Q: Persons. Presented themselves as law enforcement officers to me. To obtain a dog for a police department
I have texts. Recordings. Pictures. These men are not law enforcement officers. They are now. Threwtening to shoot me. Sheriff offfice will do nothing
If you sold a dog to individuals under the mistaken belief that they are law enforcement officers, a question arises as to whether you sustained any damages. You would need to present evidence of some difference in the price that you sold the dog for compared to the price that you would have been able to sell the dog for to others. For example, if you gave the buyers a $100 discount on the purchase price because you thought they were LEOs, your damages would be $100 if you can show that you could have sold the dog for $100 more to another willing buyer. This represents the type of case our justice of the peace courts can most easily address if the amount involved is $20,000 or less.

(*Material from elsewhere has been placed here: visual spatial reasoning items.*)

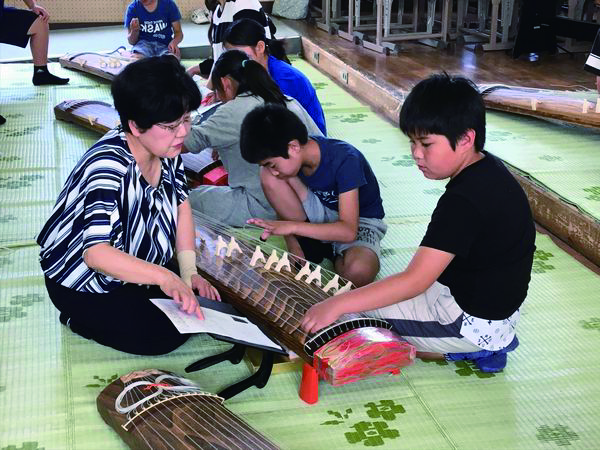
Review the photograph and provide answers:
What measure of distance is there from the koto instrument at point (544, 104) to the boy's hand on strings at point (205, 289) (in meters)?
2.34

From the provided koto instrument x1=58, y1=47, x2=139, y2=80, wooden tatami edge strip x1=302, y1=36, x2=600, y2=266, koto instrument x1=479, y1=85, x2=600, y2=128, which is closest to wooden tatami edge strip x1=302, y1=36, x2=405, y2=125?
wooden tatami edge strip x1=302, y1=36, x2=600, y2=266

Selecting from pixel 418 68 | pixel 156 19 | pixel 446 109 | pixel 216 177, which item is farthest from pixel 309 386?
pixel 156 19

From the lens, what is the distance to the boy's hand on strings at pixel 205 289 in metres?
2.12

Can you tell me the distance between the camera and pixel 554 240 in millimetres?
2969

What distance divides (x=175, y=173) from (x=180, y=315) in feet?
1.75

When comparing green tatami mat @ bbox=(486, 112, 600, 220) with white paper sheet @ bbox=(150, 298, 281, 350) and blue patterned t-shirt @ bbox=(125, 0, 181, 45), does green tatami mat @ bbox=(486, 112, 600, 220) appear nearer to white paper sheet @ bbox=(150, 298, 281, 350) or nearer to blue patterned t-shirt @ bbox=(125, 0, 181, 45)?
white paper sheet @ bbox=(150, 298, 281, 350)

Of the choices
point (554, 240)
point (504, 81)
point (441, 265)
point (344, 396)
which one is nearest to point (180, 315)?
point (344, 396)

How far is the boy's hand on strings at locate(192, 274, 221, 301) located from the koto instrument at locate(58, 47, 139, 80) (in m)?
3.21

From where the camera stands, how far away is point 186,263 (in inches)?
87.0

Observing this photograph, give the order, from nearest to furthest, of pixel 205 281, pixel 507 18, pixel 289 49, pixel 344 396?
pixel 344 396, pixel 205 281, pixel 507 18, pixel 289 49

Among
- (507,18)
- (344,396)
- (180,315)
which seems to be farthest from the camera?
(507,18)

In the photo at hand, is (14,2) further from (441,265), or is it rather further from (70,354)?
(441,265)

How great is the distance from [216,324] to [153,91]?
57 centimetres

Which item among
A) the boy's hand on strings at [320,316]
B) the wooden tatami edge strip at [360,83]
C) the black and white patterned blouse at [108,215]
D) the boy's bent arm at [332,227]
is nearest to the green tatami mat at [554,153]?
the wooden tatami edge strip at [360,83]
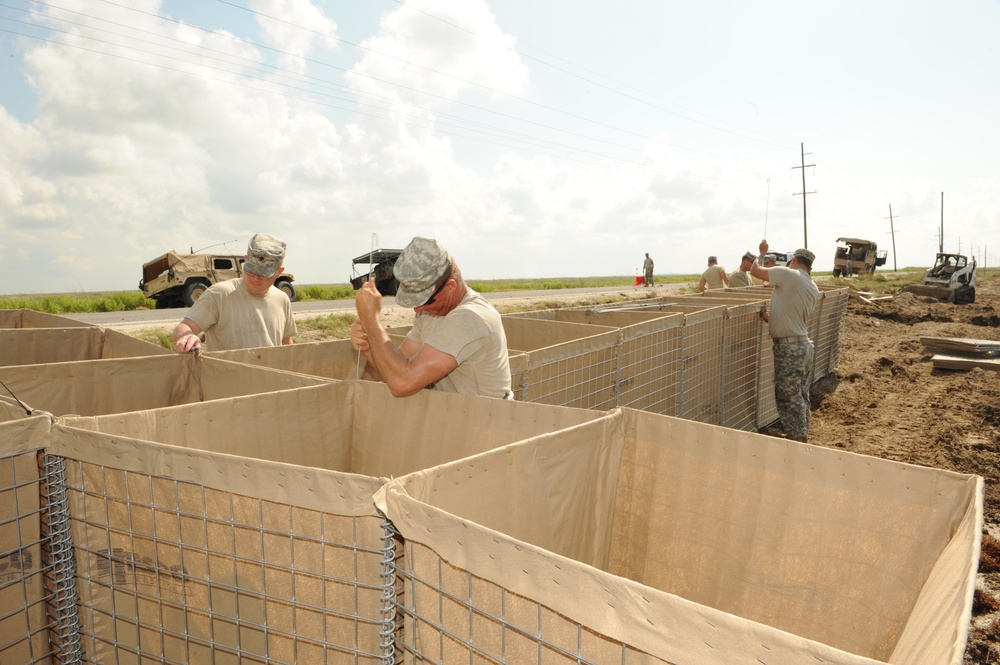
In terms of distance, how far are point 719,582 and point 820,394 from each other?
30.4ft

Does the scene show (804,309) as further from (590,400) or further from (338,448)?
(338,448)

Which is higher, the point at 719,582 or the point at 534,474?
the point at 534,474

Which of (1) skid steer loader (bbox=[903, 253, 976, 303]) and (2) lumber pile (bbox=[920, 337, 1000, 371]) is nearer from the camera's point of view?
(2) lumber pile (bbox=[920, 337, 1000, 371])

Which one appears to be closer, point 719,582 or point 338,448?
point 719,582

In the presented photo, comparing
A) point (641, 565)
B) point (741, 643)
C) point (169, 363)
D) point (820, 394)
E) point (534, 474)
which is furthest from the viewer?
point (820, 394)

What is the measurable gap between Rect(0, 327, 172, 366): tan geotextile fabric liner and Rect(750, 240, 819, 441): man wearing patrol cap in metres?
6.65

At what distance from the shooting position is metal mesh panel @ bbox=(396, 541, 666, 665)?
52.3 inches

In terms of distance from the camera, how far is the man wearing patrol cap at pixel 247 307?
Answer: 14.2 feet

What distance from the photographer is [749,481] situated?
2.27 meters

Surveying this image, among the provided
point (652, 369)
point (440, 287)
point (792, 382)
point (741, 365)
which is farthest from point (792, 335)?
point (440, 287)

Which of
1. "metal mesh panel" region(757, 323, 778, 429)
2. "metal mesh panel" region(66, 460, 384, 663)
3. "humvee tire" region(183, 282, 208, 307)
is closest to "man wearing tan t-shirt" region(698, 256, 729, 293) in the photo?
"metal mesh panel" region(757, 323, 778, 429)

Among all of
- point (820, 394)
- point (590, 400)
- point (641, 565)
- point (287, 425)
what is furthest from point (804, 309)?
point (287, 425)

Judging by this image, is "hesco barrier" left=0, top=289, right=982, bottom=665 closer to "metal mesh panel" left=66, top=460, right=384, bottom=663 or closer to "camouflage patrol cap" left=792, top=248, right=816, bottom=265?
"metal mesh panel" left=66, top=460, right=384, bottom=663

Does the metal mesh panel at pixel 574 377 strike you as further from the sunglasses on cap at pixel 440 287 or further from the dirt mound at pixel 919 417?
the dirt mound at pixel 919 417
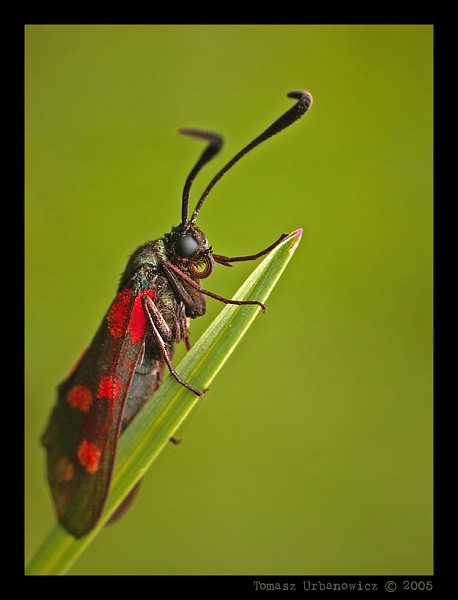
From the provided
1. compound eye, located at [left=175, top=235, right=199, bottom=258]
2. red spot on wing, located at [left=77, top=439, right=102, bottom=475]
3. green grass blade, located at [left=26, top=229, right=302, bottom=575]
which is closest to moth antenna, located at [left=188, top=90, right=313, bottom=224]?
compound eye, located at [left=175, top=235, right=199, bottom=258]

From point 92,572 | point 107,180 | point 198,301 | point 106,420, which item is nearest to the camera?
point 106,420

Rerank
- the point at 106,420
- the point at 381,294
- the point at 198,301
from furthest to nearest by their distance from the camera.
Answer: the point at 381,294
the point at 198,301
the point at 106,420

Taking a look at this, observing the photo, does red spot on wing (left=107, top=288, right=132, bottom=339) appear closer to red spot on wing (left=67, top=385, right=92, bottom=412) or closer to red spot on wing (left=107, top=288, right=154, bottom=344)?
red spot on wing (left=107, top=288, right=154, bottom=344)

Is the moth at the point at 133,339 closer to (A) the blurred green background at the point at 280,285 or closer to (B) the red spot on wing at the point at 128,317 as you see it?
(B) the red spot on wing at the point at 128,317

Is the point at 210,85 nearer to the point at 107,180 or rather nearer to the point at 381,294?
the point at 107,180

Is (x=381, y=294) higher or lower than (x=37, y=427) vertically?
higher

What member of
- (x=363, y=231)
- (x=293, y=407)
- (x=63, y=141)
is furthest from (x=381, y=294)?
(x=63, y=141)

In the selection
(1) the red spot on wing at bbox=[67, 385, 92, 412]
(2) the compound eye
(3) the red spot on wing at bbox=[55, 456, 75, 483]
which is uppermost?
(2) the compound eye

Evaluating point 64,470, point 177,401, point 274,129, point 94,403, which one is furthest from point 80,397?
point 274,129
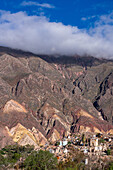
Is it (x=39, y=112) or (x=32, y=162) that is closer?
(x=32, y=162)

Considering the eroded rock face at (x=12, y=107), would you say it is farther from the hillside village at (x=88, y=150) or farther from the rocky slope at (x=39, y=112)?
the hillside village at (x=88, y=150)

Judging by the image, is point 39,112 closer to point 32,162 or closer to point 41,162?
point 32,162

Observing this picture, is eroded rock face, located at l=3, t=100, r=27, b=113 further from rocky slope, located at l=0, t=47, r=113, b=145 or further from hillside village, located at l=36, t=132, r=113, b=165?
hillside village, located at l=36, t=132, r=113, b=165

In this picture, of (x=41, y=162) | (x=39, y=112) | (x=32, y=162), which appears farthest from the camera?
(x=39, y=112)

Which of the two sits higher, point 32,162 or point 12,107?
point 12,107

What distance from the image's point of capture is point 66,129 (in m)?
145

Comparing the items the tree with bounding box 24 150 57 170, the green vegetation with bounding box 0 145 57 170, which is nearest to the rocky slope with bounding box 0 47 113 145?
the green vegetation with bounding box 0 145 57 170

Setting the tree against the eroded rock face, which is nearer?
the tree

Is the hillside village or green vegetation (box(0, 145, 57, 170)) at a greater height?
green vegetation (box(0, 145, 57, 170))

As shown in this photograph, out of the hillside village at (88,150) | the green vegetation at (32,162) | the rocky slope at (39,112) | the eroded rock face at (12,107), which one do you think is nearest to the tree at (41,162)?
the green vegetation at (32,162)

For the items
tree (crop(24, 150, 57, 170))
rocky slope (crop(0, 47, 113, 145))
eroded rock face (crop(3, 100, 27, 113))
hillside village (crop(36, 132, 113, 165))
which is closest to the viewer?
tree (crop(24, 150, 57, 170))

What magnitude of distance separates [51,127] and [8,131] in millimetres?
34973

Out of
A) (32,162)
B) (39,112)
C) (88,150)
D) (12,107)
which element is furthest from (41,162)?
(39,112)

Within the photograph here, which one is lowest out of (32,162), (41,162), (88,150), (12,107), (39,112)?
(88,150)
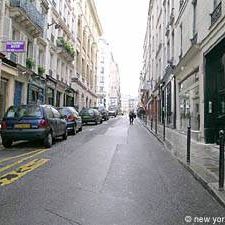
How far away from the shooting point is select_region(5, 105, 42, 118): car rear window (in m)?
12.6

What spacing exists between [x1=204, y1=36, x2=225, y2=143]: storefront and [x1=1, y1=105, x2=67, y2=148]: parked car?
6208mm

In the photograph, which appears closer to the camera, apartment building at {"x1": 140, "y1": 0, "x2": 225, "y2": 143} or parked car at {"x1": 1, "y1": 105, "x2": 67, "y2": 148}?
parked car at {"x1": 1, "y1": 105, "x2": 67, "y2": 148}

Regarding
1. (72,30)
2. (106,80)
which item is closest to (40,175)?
(72,30)

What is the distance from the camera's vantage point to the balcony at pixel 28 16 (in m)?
20.5

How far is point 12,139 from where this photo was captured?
12.4m

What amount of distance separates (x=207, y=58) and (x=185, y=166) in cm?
710

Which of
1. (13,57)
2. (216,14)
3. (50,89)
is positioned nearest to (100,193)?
(216,14)

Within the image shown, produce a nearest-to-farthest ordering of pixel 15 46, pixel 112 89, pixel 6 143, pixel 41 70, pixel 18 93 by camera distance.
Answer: pixel 6 143 < pixel 15 46 < pixel 18 93 < pixel 41 70 < pixel 112 89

It is rare that a county sheriff or other law enforcement will get involved in a civil dispute like this, even if there technically was a violation of a criminal statute (e.g. impersonating a peace officer). The crime of impersonating a public servant requires an intent to induce another to submit to the person's pretended official authority or to rely on the person's pretended official acts or the exercise of a function of a public servant. The purchase of a dog does not seem to fall within those elements of an offense, so the sheriff probably would not pursue criminal charges under such circumstances.